Manual intervention creates a bottleneck, increases Mean Time To Recovery (MTTR), and often requires open SSH ports,
which increases the security attack surface.
The Solution
I designed a pipeline that automates the entire detection-to-remediation lifecycle:
- Monitoring & Detection: CloudWatch Alarms monitor instance health; if a service crashes, the alarm state change triggers EventBridge.
- The "Brain" (Lambda): A Python-based Lambda function validates the environment, checking for a Maintenance tag to ensure safety.
- Secure Remediation: The system triggers AWS Systems Manager (SSM) to run a custom Command Document, restarting the service securely over the AWS backbone without needing open SSH ports.
- Real-time Observability: Automated logs are sent via Discord Webhooks, providing the specific cause and duration of downtime.
Infrastructure as Code
Here is the Python logic that serves as the system's circuit breaker, combined with the Terraform trigger:
# IAM Policy for Lambda Hardening
resource "aws_iam_role_policy" "lambda_policy" {
name = "lambda_janitor_permissions"
role = aws_iam_role.lambda_role.id
policy = jsonencode({
Version = "2012-10-17"
Statement = [
{
Action = ["ssm:SendCommand", "ec2:DescribeTags"],
Effect = "Allow",
Resource = "*"
},
{
Action = ["logs:CreateLogGroup", "logs:CreateLogStream", "logs:PutLogEvents"],
Effect = "Allow",
Resource = "arn:aws:logs:*:*:*"
}
]
})
}
# Intelligence Layer Configuration
resource "aws_lambda_function" "janitor_brain" {
function_name = "CloudJanitor_Remediation_Brain"
handler = "lambda_function.lambda_handler"
runtime = "python3.11"
environment {
variables = {
DISCORD_WEBHOOK_URL = var.discord_webhook_url
SSM_DOCUMENT_NAME = aws_ssm_document.remediate_nginx.name
}
}
}
# Cross-Service Permission
resource "aws_lambda_permission" "allow_cloudwatch" {
statement_id = "AllowExecutionFromCloudWatch"

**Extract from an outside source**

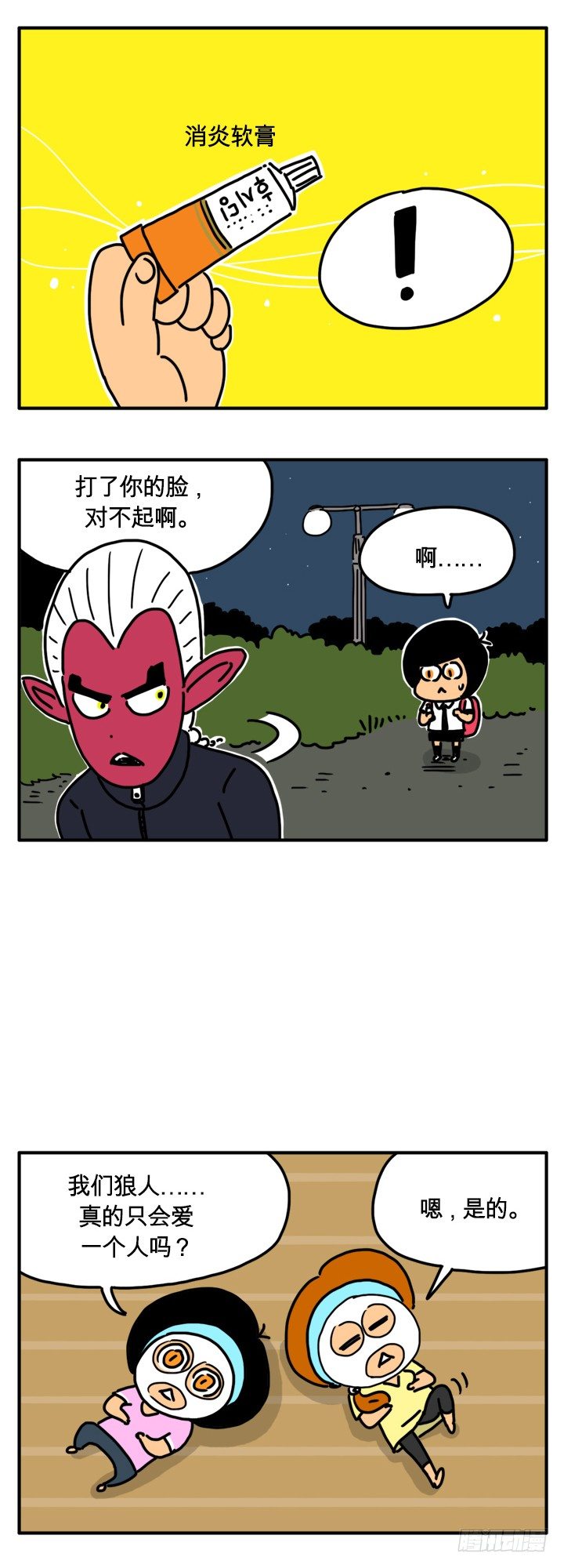 第 2 页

action = "lambda:InvokeFunction"
function_name = aws_lambda_function.janitor_brain.function_name
principal = "events.amazonaws.com"
source_arn = aws_cloudwatch_event_rule.remediation_rule.arn
}
import boto3
import os
def lambda_handler(event, context):
ec2 = boto3.client('ec2')
ssm = boto3.client('ssm')
# Validation: Maintenance Check
detail = event.get('detail', {})
metrics = detail.get('configuration', {}).get('metrics', [{}])
instance_id = metrics[0].get('metricStat', {}).get('metric', {}).get('dimensions', {}).get('InstanceId', 'Unknown')
tags = ec2.describe_tags(Filters=[{'Name': 'resource-id', 'Values': [instance_id]}])['Tags']
is_maintenance = any(t['Key'] == 'Maintenance' and t['Value'].lower() == 'true' for t in tags)
if is_maintenance:
return {"status": "skipped", "reason": "Maintenance Mode Active"}
# Secure Remediation via SSM
ssm.send_command(
InstanceIds=[instance_id],
DocumentName=os.environ.get('SSM_DOCUMENT_NAME')
)
return {"status": "success"}
The Results
90%
Reduction in MTTR
System identifies and fixes failures in under 30 seconds, down from 15 minutes of manual detection.
0
Zero-Trust Security
Remediation occurs via SSM, allowing for the complete removal of public SSH access.
24/7
Dynamic Observability
Real-time Discord notifications provide instant clarity on why a service failed.
Technologies Used
- Cloud Provider: AWS (Region: ap-southeast-1)
- Automation & IaC: Terraform, Python (Boto3), Bash, HCL.
- AWS Services: EC2, Lambda, EventBridge, CloudWatch, Systems Manager (SSM), IAM.
- Integrations: Discord API for real-time webhooks.